#### [Kutipan Teks]
=======
Hofstede (Muljono,2003) mengemukakan bahwa pada umumnya organisasi yang sukses memiliki budaya yang kuat sekaligus khas termasuk mitos-mitos yang memperkuat budaya organisasi. Budaya organisasi yang kuat dapat meningkatkan kompetensi, membangun konsistensi dan komitmen sehingga dengan demikian seluruh anggota organisasi akan termotivasi untuk selalu beradaptasi dengan tuntutan lingkungan yang terus berubah.
=======
#### [Data yang Diberikan]
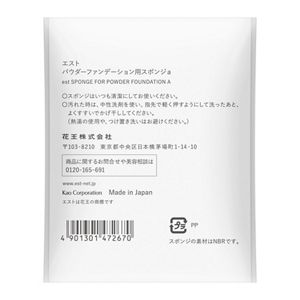 エスト　パウダーファンデーション用スポンジａ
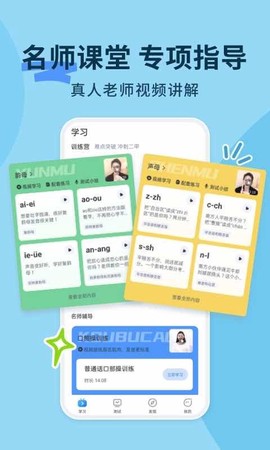 普通话练习图1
=======
#### [Soal Latihan]
(1) Sebutkan semua hal yang menurut kutipan tentang budaya organisasi dapat ditingkatkan atau dibangun oleh budaya organisasi yang kuat.
(2) Teruskan kutipan tentang budaya organisasi mulai setelah kalimat terakhirnya.

#### [Jawaban per Nomor]
(1) Kompetensi, konsistensi, dan komitmen.

(2)
Budaya organisasi merupakan falsafah, ideologi, nilai-nilai, anggapan, keyakinan, harapan, sikap dan norma-norma yang dimiliki secara bersama serta mengikat dalam suatu komunitas tertentu. Secara spesifik budaya dalam organisasi akan ditentukan oleh kondisi team work, leaders yang ada dan  characteristic of organization serta administration process yang berlaku (Koesmono, 2006:86). Budaya organisasi penting, karena merupakan kebiasaan-kebiasaan yang terjadi dalam hirarki organisasi yang mewakili norma-norma perilaku yang diikuti oleh para anggota organisasi. Budaya organisasi yang produktif adalah budaya yang dapat menjadikan organisasi menjadi kuat dan tujuannya dapat terakomodasi.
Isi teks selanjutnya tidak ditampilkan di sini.